For anyone in the northeast, i can recommend Three Days At The Fair [1], the longest duration of which is actually 6 days and the course is a 1 mile loop around a state fair ground in New Jersey. I did a mere 12 hour option on the final weekend, and the suffering of those competitors on their 5th/6th day is something i will never forget. Sideways leans, some quite pronounced, others moving backwards to alleviate pains developed moving forwards etc.
Why do they do it? Well, the camaraderie is incredible. Much of the course is lined where runners have pitched their tents/campers/chairs and the support, sharing of food, stories and beer make it a unique event. The shortest duration is 6 hours and you’re not obliged to run more than a single loop/mile if you don’t want to.
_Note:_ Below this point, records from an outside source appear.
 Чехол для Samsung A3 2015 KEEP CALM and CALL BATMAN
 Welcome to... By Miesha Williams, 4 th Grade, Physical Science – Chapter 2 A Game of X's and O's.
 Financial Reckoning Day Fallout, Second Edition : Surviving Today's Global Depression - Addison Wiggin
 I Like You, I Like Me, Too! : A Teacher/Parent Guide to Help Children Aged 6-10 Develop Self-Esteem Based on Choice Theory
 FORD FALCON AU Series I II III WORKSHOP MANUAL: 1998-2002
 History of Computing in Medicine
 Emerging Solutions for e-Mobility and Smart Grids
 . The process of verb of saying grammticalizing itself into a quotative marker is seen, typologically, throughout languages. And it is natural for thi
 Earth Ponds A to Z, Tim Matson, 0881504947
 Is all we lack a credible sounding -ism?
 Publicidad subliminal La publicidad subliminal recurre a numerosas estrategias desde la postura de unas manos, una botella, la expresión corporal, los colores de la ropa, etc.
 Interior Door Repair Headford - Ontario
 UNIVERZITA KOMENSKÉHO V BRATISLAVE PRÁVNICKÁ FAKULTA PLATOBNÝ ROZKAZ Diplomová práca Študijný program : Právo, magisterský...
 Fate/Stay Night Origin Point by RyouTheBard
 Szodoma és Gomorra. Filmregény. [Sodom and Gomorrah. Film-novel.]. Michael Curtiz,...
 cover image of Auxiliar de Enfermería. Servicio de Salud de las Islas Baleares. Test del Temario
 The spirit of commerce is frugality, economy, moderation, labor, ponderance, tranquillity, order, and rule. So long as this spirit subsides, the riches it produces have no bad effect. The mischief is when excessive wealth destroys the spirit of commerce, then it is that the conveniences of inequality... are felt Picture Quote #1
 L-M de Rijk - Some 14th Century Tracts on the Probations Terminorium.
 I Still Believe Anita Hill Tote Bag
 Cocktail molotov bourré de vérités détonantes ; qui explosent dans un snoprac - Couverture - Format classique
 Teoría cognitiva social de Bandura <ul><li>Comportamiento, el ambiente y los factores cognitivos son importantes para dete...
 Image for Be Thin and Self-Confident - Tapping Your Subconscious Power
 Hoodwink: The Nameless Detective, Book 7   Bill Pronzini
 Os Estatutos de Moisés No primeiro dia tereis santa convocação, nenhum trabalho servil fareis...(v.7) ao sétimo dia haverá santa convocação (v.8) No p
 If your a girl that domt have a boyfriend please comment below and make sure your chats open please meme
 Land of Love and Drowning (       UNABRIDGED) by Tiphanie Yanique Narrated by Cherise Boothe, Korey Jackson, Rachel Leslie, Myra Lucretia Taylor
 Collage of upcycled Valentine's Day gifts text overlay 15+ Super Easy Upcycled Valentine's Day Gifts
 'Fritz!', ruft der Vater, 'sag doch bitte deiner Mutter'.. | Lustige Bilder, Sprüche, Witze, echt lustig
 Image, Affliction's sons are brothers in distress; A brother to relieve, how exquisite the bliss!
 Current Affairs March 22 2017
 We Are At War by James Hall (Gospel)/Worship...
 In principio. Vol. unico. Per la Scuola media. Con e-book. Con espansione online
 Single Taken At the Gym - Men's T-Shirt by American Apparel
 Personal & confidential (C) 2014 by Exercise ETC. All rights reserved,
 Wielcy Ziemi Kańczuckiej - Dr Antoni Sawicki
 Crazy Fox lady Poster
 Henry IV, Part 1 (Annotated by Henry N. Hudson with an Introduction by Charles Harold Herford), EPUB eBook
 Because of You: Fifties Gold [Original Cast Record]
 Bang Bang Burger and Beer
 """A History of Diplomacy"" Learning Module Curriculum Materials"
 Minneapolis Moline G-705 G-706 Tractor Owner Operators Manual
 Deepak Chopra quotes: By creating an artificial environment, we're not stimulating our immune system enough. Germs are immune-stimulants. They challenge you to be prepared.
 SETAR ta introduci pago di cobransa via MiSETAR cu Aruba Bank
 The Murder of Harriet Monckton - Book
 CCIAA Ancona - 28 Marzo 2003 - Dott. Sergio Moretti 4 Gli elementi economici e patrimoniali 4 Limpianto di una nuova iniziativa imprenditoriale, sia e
Relatedly, see Big's Backyard Ultra[0]: runners run a 4-mile loop, on the hour, every hour, 24 hours a day, until only one runner completes a loop that nobody else does. In 2011, when it started, the winner did 18 laps. In 2023, the winner completed 108 laps!
I don't think that this is the most pure running format. I don't know what that would be, never having aimed at purity in running--maybe it's kids playing tag.
Financially, though, this doesn't sound that bad. One must go through quite a few pairs of shoes every year, and there's the cost of travel to such competitions. Plenty of people like to ski, and I can imagine they drop a lot more money on that.
Skiing is mentally and physically genuinely enjoyable. Endurance/exhaustion running is defined as at least 12-hours of pain, which to me translates as "proselytization via self-flagellation". I hope the sense of achievement they get at the end is genuinely worth it.